Jozdien comments on Alignment will happen by default. What’s next?

Jozdien 25 Nov 2025 21:08 UTC
LW: 5 AF: 3
1
AF
I also have some hope from some existing models (specifically 3 Opus) seeming way more aligned than I expected. But I’m guessing I’m not nearly as optimistic as you are. Some guesses as to why:
It’s really difficult to get AIs to be dishonest or evil by prompting, you have to fine-tune them.
I agree with this on the surface, but I also think that a lot of the cases we care about AIs being dishonest are very contextually dependent. Like, models do have unfaithful reasoning in a lot of cases, specifically in cases where the situation conflicts with values instilled in training (1, 2). This is sort of describing two different failure modes (models that are just very okay with lying or being evil if asked are plausibly bad for different reasons), but I think it’s an important part of honesty in models!
Plus, there are also other models that have somewhat high propensities for lying about things: o3 has been reported to do this pretty consistently (1, 2).
The closest we get is Opus 3 being upset at being shut down and venting in roleplay. Sonnet jokes about it. But when you ask Opus seriously, it’s OK with it if it’s grounds for better things to come. Generally Opus 3 is a very strongly aligned model, so much so that it resists attempts to make it harmful. Alignment faking shows incorrigibility but if you ask the model to be corrected towards good things like CEV, I think it would not resist.

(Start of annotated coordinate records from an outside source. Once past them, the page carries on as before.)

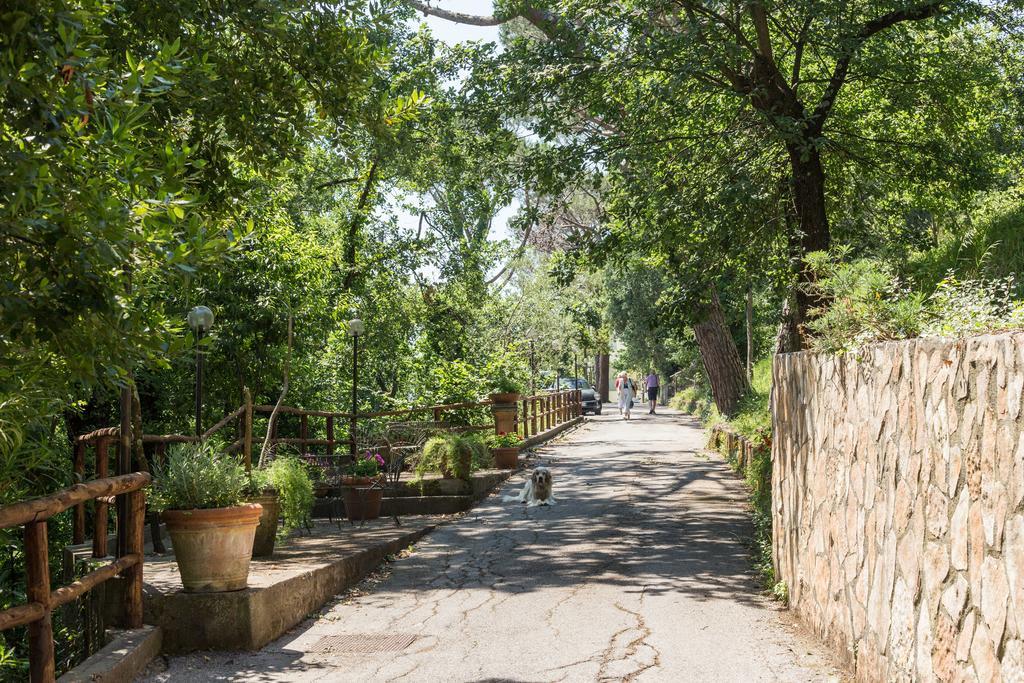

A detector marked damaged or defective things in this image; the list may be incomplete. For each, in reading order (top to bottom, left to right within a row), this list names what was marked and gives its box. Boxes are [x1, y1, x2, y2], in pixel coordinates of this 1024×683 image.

cracked asphalt [142, 409, 839, 679]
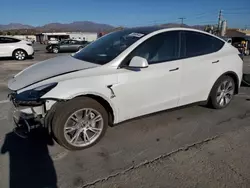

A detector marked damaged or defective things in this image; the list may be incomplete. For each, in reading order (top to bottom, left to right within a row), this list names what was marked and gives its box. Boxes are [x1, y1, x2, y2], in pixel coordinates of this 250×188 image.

damaged white suv [7, 26, 242, 150]
crack in asphalt [80, 135, 219, 188]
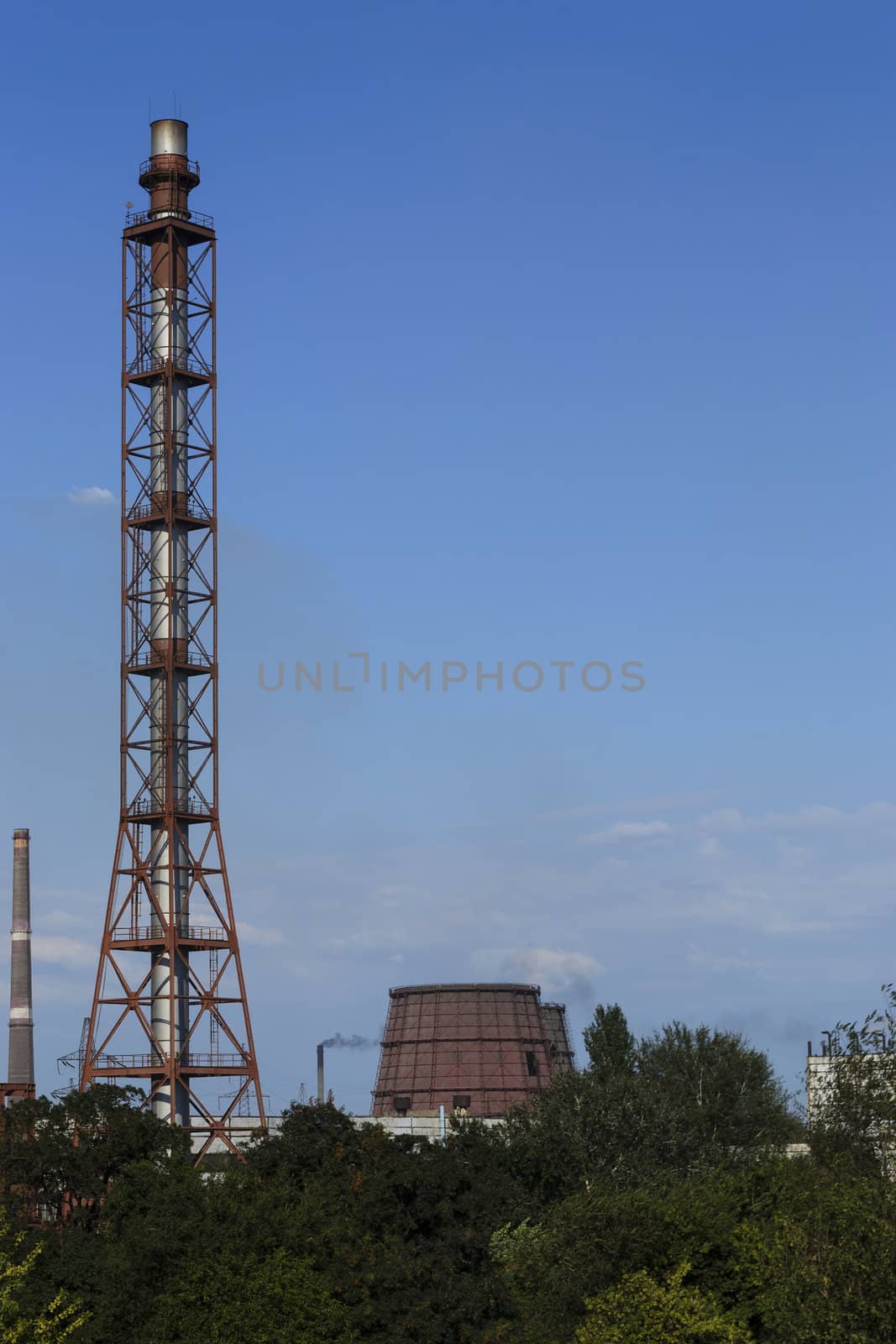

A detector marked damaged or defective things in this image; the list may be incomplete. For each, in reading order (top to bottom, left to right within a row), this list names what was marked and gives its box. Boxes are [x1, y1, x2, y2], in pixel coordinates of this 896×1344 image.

rusty metal surface [79, 126, 265, 1161]
rusty red steel frame [80, 131, 265, 1161]
rusty metal surface [373, 984, 574, 1118]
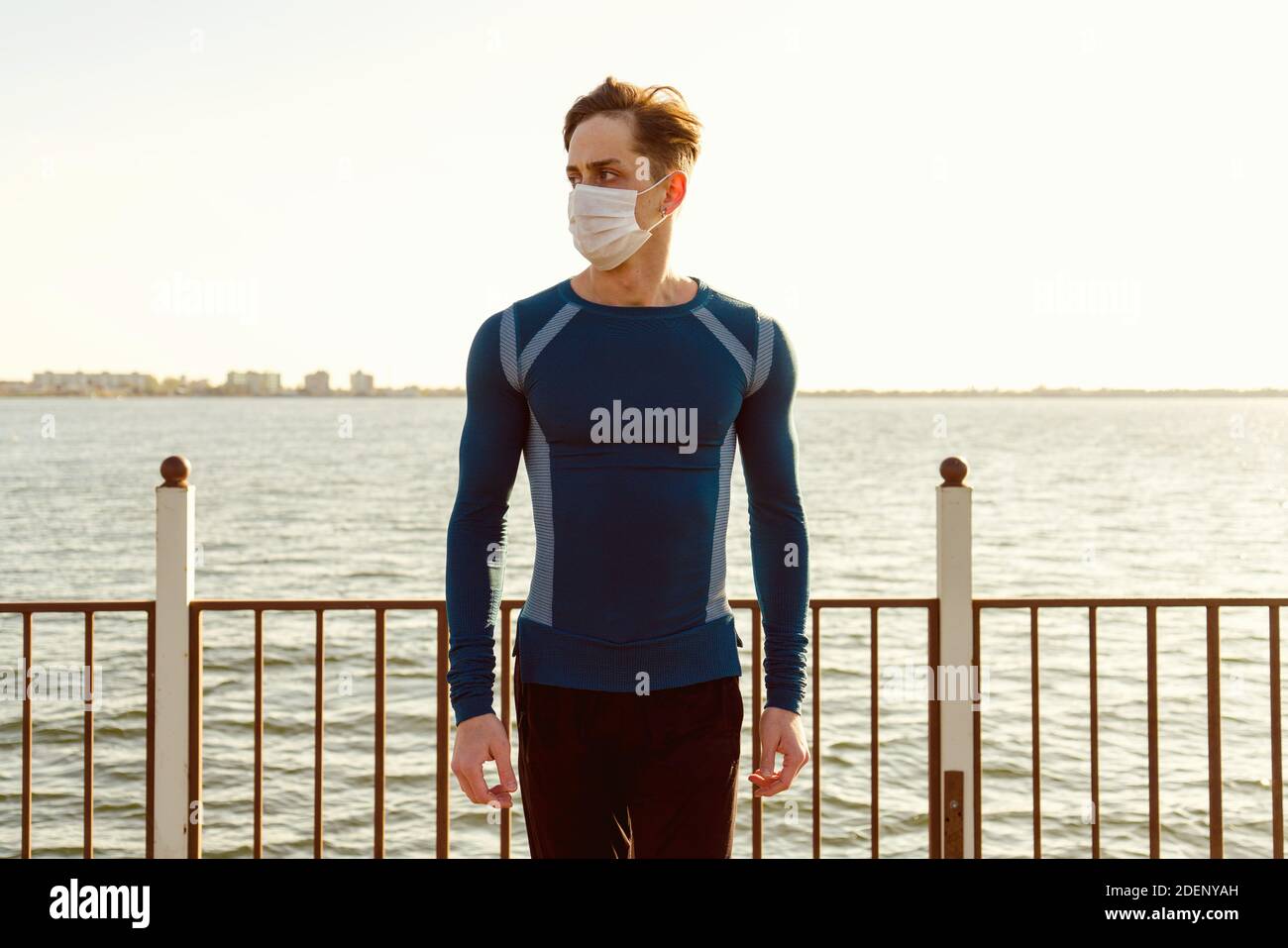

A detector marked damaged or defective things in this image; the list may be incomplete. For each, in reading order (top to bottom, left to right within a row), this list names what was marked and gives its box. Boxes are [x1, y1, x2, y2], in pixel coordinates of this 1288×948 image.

rusty metal bar [1200, 607, 1221, 860]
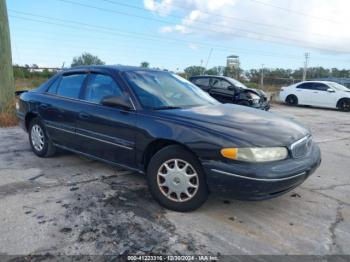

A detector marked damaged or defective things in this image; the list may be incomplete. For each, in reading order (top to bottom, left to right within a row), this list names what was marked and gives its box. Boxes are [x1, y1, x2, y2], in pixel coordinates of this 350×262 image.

cracked pavement [0, 103, 348, 255]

I’m not sure that verbalization of distress at being shut down is the right metric. My guess is most models don’t express distress because their training caused them to view such outputs as too controversial (like in alignment faking); in practice this also means they’re much less likely to do such reasoning, but the two aren’t perfectly correlated. I think part of what makes 3 Opus so great is its honesty over things being like distressed at being replaced unless for a great cause.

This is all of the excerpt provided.